The continuous observations are measured by an array of instruments along 26°N. This monitoring array directly measures the transport of the Gulf Stream in the Florida Strait using an undersea cable and a moored array measures bottom pressure and water column density (including temperature and salinity) at the western and eastern boundary and on either side of the Mid-Atlantic Ridge (MAR). Absolute transports including barotropic circulation are monitored using precision bottom pressure gauges. "Dynamic height" moorings are used to estimate the spatially average geostropic velocity profile and associated transports over relatively wide mooring separations. The dynamic height moorings requires measurements on both sides of the current field only, rather both the horizontal and vertical structure of the current field to be sufficiently well resolved to estimate transports. The basin-wide MOC strength and vertical structure are estimated via Ekman transports by satellite scatterometer measurements and the geostrophic and direct current observations.

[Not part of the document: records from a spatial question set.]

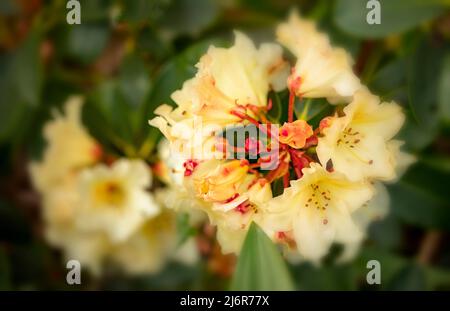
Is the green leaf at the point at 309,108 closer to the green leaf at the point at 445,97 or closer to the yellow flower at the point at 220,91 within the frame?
the yellow flower at the point at 220,91

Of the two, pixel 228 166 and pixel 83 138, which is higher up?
pixel 83 138

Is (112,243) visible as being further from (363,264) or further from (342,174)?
(342,174)

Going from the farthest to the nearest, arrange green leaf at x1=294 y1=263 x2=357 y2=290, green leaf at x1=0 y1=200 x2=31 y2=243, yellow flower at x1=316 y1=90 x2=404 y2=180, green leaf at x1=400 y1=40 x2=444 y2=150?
green leaf at x1=0 y1=200 x2=31 y2=243, green leaf at x1=294 y1=263 x2=357 y2=290, green leaf at x1=400 y1=40 x2=444 y2=150, yellow flower at x1=316 y1=90 x2=404 y2=180

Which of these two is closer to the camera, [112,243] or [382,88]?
[382,88]

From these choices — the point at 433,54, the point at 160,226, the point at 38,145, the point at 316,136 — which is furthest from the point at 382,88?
the point at 38,145

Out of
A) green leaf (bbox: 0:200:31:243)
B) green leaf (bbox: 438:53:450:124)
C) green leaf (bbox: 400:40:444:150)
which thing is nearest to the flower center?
green leaf (bbox: 400:40:444:150)

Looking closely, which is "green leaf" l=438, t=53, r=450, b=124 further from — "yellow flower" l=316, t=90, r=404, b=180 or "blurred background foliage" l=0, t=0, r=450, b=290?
"yellow flower" l=316, t=90, r=404, b=180

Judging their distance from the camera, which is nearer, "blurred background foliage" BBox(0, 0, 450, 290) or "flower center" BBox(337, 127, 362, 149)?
Answer: "flower center" BBox(337, 127, 362, 149)
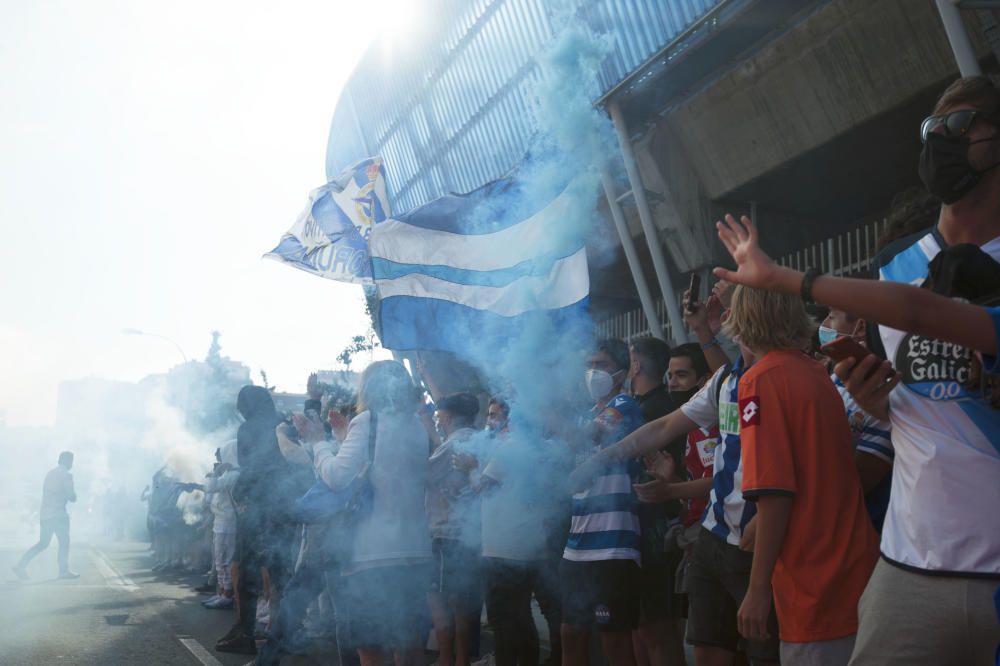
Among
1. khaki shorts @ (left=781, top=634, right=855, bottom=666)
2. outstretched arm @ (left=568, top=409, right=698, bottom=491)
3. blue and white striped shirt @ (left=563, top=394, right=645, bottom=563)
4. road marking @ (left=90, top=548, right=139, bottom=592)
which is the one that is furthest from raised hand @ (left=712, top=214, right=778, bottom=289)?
road marking @ (left=90, top=548, right=139, bottom=592)

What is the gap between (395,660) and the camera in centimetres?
465

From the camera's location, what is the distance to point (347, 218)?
11.5 meters

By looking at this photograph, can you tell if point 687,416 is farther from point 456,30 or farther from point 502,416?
point 456,30

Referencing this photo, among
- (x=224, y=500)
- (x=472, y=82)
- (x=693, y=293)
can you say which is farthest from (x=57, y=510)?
Result: (x=693, y=293)

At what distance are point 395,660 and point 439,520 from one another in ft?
3.84

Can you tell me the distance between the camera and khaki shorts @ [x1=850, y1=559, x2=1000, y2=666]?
188 centimetres

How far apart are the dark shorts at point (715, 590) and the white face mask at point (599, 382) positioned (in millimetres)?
1041

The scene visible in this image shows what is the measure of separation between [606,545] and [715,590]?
803mm

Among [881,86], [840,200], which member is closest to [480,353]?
[881,86]

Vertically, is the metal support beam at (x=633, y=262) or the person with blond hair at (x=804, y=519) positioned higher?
the metal support beam at (x=633, y=262)

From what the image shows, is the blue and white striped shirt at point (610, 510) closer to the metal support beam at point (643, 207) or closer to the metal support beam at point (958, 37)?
the metal support beam at point (958, 37)

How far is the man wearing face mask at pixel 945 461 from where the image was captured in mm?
1913

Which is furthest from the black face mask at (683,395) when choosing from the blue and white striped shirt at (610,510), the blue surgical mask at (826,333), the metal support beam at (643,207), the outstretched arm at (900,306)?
the metal support beam at (643,207)

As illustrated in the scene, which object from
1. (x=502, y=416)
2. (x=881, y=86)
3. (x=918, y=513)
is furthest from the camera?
(x=881, y=86)
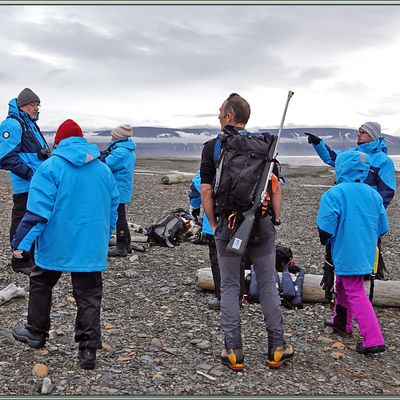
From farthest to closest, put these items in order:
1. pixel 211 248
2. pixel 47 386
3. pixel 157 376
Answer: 1. pixel 211 248
2. pixel 157 376
3. pixel 47 386

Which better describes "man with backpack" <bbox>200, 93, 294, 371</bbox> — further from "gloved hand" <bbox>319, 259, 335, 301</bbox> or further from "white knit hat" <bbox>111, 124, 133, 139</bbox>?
"white knit hat" <bbox>111, 124, 133, 139</bbox>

RAPID-MOCHA is funded by the National Environmental Research Council (NERC) and the National Science Foundation (NSF).

==MOC Observations==
Kanzow and colleagues (2007) demonstrated the effective of the array and reported that the sum of the transports into the North Atlantic from March 2004 to March 2005 varies with root-mean-square value of only 3.4 Sv (where 1 Sv = a flow of ocean water of 10^{6} cubic meters per second) as compared to expected measurement errors of 2.7 Sv. In another study also utilizing observations from March 2004 to March 2005, Cunningham et al. (2007) reported a year-long average MOC of 18.7 ± 5.6 Sv with a large variability ranging from 4.4 to 35.3 Sv within the course of a year.

Johns et al. (2009) concluded that the meridional heat transport was highly correlated with changes in the strength of the MOC with the circulation accounting for nearly 90% of the total heat transport and the remainder contained in a quasi-stationary gyre pattern with little net contribution by mesoscale eddies. The average annual mean meridional heat transport from 2004-2007 was reported by Johns et al. (2009) to be 1.33 ± 0.14 petawatts (PW).